Not saying you shouldn't read 'em — I just put 'em on the same level as books by Tom Clancy, John Grisham, Paramahansa Yogananda, or Jed McKenna: pulpy plane-flight entertainment.
Here're a couple books whose authors speak more lucidly, more eloquently and more experientially about practice, its means, its ends, and the various highs and lows in between.

According to Georg Feuerstein's Crazy Wisdom, as well as many other accounts, Trungpa was one very weird dude who got up to some ultra-weird shit. Another instance of an Eastern adept unable to handle the West? Maybe.
Still, this book ought to be mandatory reading for anyone with a daily practice of any sort.
Two asides: First, isn't "Chogyam Trungpa" such a great fucking name? It's an amazing potpourri of consonants and syllables, all arranged most flavorfully. I often wander the house reciting aloud it and its many variations: Chogyam Trungpa, Chungpa Trogyam, Chogpa Trungyam.
Second, and this is empirically proveable in a laboratory setting, but Georg Feuerstein possesses the supernatural ability to string together words — any words! in any combination! — in such a way that sleep is automatically, instantaneously induced in the reader. Sorta like chugging a bottle of NyQuil or being sapped with a velvet-covered blackjack, only without the attendant aches.

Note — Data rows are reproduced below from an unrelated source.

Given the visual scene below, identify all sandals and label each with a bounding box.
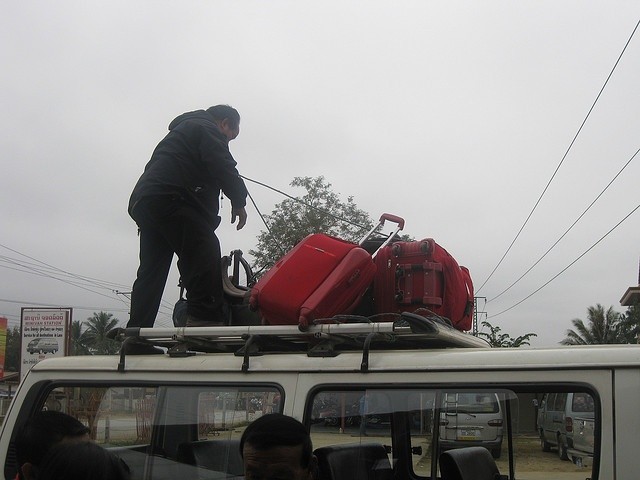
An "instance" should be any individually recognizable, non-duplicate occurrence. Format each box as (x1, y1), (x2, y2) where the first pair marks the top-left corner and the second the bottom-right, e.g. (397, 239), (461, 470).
(348, 234), (403, 322)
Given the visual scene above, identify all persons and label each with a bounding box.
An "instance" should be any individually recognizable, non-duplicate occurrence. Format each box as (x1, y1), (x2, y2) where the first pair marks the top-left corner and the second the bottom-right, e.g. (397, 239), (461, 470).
(36, 441), (131, 480)
(118, 105), (248, 356)
(14, 409), (92, 480)
(239, 413), (312, 480)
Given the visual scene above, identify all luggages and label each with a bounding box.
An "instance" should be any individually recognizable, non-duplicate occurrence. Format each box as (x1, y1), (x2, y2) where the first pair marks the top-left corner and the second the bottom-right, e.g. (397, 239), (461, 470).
(374, 239), (473, 332)
(248, 213), (404, 332)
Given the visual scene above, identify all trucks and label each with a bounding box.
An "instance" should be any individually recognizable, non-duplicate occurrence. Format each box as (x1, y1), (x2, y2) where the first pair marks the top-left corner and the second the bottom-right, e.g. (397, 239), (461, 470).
(2, 310), (640, 480)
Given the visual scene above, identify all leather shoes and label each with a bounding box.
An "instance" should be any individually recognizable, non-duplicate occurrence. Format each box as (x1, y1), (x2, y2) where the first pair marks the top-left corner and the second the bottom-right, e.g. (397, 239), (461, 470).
(119, 342), (164, 356)
(187, 312), (229, 327)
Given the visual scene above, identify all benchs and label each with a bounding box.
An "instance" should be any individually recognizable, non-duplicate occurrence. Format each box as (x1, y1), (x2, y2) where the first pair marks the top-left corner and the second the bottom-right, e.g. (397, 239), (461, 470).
(439, 447), (508, 479)
(314, 441), (393, 480)
(179, 439), (245, 477)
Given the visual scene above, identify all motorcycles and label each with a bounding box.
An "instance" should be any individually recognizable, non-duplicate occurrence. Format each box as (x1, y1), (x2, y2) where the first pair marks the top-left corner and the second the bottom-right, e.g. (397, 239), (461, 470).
(208, 389), (394, 427)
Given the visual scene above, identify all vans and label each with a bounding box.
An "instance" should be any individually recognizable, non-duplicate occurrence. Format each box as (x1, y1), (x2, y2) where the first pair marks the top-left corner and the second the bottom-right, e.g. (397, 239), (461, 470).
(25, 336), (60, 354)
(531, 388), (595, 462)
(429, 386), (506, 462)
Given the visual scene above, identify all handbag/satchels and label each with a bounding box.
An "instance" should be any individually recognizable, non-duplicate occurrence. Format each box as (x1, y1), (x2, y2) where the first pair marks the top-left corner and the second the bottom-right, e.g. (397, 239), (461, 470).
(173, 287), (231, 341)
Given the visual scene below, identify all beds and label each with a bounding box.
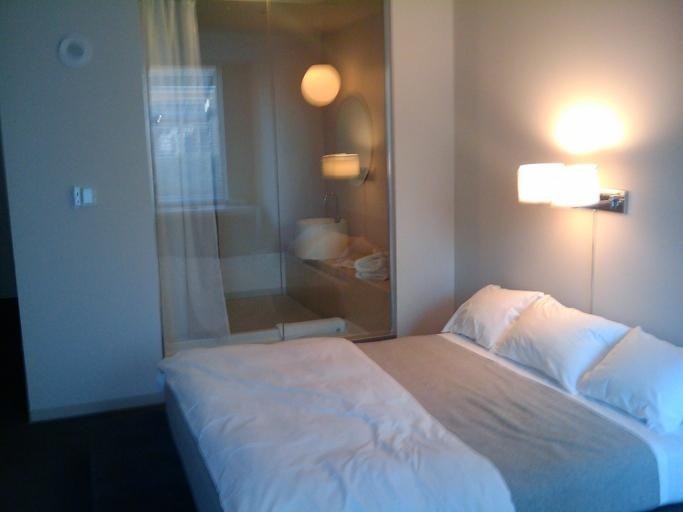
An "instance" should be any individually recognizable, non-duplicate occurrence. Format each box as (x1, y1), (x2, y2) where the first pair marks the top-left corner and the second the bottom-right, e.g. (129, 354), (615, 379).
(162, 333), (683, 512)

Not only will a Feuerstein book stun its reader to unconsciousness, but all Level 3 characters or lesser within a 10-foot radius must make a Saving Throw against Sleep Spells or else succumb to a deep slumber that lasts for three rounds.
Remember, Feuerstein's Enchantment won't work on oozes, constructs, the undead, or Richard Freeman. Mainly because Richard doesn't actually need to read yoga books — he merely glances at a yoga book's Library of Congress summary to parse its contents.

I can neither confirm nor deny any weirdness on the part of Sunryu Suzuki, though I'm sure there're some tell-alls out there. As with Cutting Through Spiritual Materialism, though, it doesn't matter. This is a collection of transcripts of many of Suzuki's talks. He hits on aspects of practice in a clear, lucid, no-nonsense manner.